No, not really, but this is where some want strata laws to head.
There are many laws that affect community living, but the one that people most often overlook is the law of unintended consequences.
The ongoing battle about bodies corporate having the right to prohibit short-term letting has attracted a lot of attention, some of which has been nothing but clickbait.
At the core of this though is a fundamental principle: what right should a body corporate have to regulate what goes on behind a property owner’s front door?
One day it’s short-term renters barred from the building – next, it’ll be a blanket ban on singing in the shower.
Yes, I get that is an extreme leap, but in all seriousness, where does it end?

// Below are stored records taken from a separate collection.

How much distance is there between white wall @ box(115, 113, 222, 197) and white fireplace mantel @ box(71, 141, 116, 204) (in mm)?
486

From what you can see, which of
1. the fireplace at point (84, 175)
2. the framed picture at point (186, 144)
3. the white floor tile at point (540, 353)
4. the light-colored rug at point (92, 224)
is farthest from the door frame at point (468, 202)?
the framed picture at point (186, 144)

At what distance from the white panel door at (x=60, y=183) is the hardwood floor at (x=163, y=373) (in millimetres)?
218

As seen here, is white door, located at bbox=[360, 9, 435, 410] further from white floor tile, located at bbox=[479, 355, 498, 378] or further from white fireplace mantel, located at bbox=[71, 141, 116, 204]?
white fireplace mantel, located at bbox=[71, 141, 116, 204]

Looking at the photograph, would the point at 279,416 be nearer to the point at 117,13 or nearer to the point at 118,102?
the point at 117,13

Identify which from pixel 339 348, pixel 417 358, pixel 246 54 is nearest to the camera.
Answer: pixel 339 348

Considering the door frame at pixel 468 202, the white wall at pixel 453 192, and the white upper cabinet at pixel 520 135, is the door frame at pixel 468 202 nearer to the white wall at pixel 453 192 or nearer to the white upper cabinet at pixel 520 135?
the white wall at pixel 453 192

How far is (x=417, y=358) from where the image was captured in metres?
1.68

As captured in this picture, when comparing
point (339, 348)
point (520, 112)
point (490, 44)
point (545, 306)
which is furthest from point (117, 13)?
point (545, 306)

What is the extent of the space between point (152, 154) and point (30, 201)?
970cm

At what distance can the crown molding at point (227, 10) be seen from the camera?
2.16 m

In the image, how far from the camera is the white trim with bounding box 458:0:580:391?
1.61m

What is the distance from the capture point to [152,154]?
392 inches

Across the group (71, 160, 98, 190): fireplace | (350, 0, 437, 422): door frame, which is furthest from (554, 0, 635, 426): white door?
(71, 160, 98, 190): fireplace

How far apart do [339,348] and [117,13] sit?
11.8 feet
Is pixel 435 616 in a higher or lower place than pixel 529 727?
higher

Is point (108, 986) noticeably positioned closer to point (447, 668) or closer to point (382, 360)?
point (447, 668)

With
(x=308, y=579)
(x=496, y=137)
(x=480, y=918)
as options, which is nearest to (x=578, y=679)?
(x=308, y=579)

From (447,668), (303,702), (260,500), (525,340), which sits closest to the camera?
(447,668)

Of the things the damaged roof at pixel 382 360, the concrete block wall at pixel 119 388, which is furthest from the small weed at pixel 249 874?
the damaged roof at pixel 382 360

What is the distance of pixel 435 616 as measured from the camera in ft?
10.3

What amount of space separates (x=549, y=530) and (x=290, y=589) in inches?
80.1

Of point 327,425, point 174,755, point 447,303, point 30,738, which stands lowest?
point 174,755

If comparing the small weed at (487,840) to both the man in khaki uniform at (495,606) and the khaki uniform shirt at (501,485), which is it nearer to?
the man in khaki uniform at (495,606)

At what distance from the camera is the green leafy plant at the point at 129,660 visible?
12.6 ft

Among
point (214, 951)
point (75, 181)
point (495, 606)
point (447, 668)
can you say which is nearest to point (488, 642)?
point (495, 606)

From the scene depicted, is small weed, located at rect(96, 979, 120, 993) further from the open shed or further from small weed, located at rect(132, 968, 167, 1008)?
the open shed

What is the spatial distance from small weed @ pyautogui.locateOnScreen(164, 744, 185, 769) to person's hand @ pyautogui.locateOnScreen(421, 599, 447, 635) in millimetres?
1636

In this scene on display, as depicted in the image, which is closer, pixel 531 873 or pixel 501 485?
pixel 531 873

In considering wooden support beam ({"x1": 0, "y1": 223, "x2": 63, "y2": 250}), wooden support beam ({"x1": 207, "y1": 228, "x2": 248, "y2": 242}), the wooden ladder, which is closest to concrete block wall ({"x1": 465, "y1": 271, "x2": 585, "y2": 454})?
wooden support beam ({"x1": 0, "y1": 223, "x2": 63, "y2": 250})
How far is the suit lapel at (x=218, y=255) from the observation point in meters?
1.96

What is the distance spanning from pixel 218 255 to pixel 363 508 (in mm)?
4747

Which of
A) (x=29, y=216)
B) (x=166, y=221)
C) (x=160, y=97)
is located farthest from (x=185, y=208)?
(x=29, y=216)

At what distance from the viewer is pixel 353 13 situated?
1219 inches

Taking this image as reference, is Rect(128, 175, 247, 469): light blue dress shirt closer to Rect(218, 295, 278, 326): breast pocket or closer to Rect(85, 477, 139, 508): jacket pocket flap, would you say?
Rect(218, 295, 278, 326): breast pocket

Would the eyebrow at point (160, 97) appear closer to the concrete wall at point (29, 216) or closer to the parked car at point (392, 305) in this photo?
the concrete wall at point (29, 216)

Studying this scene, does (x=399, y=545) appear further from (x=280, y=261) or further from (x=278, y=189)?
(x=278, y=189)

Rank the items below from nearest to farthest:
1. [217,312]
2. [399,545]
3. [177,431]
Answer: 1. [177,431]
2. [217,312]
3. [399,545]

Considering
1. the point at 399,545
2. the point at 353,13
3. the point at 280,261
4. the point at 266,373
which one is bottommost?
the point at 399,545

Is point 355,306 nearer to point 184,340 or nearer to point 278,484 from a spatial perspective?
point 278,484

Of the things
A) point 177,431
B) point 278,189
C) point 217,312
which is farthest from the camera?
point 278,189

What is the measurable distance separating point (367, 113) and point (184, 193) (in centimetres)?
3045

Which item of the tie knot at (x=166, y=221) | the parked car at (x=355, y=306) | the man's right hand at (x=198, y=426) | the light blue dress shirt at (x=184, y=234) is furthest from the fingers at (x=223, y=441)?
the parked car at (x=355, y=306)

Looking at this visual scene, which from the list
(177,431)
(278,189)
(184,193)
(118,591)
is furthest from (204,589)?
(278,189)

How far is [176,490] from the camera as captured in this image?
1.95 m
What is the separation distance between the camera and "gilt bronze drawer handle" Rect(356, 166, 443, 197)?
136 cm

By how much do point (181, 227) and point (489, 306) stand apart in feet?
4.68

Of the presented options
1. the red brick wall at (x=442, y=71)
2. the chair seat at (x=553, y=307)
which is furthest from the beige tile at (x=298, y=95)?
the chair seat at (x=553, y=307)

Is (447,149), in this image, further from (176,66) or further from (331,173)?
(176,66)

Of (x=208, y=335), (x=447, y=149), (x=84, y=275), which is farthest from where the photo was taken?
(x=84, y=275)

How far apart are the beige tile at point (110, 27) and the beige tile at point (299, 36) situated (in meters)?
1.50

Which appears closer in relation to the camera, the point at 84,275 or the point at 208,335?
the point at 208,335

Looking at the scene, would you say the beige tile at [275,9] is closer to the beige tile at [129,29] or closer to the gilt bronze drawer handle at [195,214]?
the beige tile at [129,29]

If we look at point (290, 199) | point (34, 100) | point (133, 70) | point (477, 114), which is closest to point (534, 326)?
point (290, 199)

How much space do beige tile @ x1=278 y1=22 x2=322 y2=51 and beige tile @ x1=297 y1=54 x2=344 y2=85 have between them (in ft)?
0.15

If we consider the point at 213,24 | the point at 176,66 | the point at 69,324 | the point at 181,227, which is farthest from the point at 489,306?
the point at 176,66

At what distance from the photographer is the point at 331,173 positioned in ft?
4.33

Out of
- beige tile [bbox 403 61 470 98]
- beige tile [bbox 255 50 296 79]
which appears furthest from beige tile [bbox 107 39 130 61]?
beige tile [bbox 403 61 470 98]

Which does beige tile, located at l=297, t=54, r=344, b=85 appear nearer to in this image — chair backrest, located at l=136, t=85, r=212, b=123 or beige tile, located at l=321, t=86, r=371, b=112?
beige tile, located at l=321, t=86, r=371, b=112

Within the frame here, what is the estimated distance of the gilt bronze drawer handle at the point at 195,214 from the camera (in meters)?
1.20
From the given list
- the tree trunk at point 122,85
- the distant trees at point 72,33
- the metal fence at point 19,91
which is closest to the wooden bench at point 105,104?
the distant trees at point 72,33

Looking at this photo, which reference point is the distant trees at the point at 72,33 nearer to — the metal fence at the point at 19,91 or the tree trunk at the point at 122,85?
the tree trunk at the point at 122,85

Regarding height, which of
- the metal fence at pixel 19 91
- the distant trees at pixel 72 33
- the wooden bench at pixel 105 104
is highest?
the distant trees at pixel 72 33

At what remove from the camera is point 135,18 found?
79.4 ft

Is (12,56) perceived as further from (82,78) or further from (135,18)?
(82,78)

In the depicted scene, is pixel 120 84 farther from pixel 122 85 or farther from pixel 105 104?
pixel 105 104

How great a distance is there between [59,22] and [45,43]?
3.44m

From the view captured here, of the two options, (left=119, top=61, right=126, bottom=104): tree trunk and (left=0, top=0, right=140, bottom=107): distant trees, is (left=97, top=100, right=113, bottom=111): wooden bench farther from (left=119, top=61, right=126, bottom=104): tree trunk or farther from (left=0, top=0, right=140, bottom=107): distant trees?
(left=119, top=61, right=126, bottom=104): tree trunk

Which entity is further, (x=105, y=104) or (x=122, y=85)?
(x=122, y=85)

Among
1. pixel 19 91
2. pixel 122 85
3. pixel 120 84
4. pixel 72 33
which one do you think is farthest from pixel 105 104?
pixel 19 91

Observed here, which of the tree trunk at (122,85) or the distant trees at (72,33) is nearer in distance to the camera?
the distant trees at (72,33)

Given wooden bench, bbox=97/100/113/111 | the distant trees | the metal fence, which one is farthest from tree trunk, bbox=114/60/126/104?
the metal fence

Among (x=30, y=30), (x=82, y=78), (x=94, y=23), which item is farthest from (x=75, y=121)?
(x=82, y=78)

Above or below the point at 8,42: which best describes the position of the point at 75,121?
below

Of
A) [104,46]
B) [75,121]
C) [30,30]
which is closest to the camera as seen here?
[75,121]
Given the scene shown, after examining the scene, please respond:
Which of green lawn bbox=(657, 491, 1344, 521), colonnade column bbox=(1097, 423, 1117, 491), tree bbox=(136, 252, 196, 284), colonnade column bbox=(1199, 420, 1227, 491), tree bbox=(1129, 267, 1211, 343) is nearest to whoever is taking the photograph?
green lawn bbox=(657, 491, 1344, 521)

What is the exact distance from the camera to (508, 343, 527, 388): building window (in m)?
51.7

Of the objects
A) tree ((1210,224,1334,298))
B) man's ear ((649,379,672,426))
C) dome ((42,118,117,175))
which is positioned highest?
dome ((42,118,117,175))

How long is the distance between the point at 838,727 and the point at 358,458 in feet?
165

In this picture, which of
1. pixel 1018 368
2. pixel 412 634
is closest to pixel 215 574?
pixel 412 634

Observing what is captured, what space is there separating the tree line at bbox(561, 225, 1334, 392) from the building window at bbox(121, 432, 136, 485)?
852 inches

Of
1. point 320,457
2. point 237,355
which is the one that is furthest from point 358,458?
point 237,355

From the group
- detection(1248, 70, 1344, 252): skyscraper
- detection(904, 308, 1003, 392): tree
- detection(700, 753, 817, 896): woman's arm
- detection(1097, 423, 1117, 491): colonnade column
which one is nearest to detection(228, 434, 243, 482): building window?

Giving body corporate committees the ability to be complete regulatory overlords of their own strata kingdoms is a slippery slope to which there is no visible end in sight.
I can hear the clattering of angry fingers hitting keyboards out there already, but hear me out. I am not advocating for short term letting. I don’t have a stake in Airbnb. But I do have real concerns with giving body corporate committees unfettered rights to decide what goes on behind people’s front doors.
When it comes to the occupation of lots, if we are giving bodies corporate the ability to regulate occupancy (and in effect usurping the power of local government), let’s also consider the other side of the same occupancy coin.
If a body corporate can regulate the right of someone to occupy a lot (which is really what prohibiting a form of rental is), can it prohibit long term occupants, which heaven forbid, includes owner-occupiers?
Is that really where we are heading with this? I know of quite a few buildings in North Queensland tourism hotspots who would love the right to prohibit long term occupants.
The current legal position under the BCCM Act is a body corporate can regulate:
1. What happens on common property and parts of a lot the that the body corporate must maintain; and
2. Conduct inside a lot that interferes unreasonably with others in the scheme.
Outside those parameters, I think it is hard to argue that a body corporate should have the ability to dictate what happens inside a lot. If my singing in the shower causes a nuisance (which it most definitely would) then the body corporate will have actionable rights in that respect. There is nothing anyone should be able to do about it otherwise, as much as they might dislike singing in the shower generally.
The issue is conduct. If an occupier is causing such havoc that their conduct interferes unreasonably with the use and enjoyment of others, then there is a long-winded process with respect to by-law enforcement that can be undertaken.
The conduct obligations and enforcement process applies to everyone: owner-occupiers, as well as short term and long term tenants. These do need beefing up. There does need to be more immediate consequences for bad behaviour – for both the tenant and the owner who allows that to take place (which was canvassed in this issues paper).
The last small rider is that the level of misconduct needs to interfere ‘unreasonably’ with others. ‘Reasonable’ interference is therefore not something that is actionable. Community living involves compromise. There are going to be moments where people’s amenity is disturbed. This is no different to living in suburbia. It happens.
There are more than 25,000 active short-term rentals listed in Queensland. If people want to restrict the Airbnb’s of the world, the place to start is with local council planning regulations, and not through body corporate by-laws. Giving bodies corporate planning rights that override local councils is not the answer.
Proponents of increasing body corporate powers need to be careful for what they wish for. At some stage, they might not be the ones in power….
All the best for the year and decade ahead.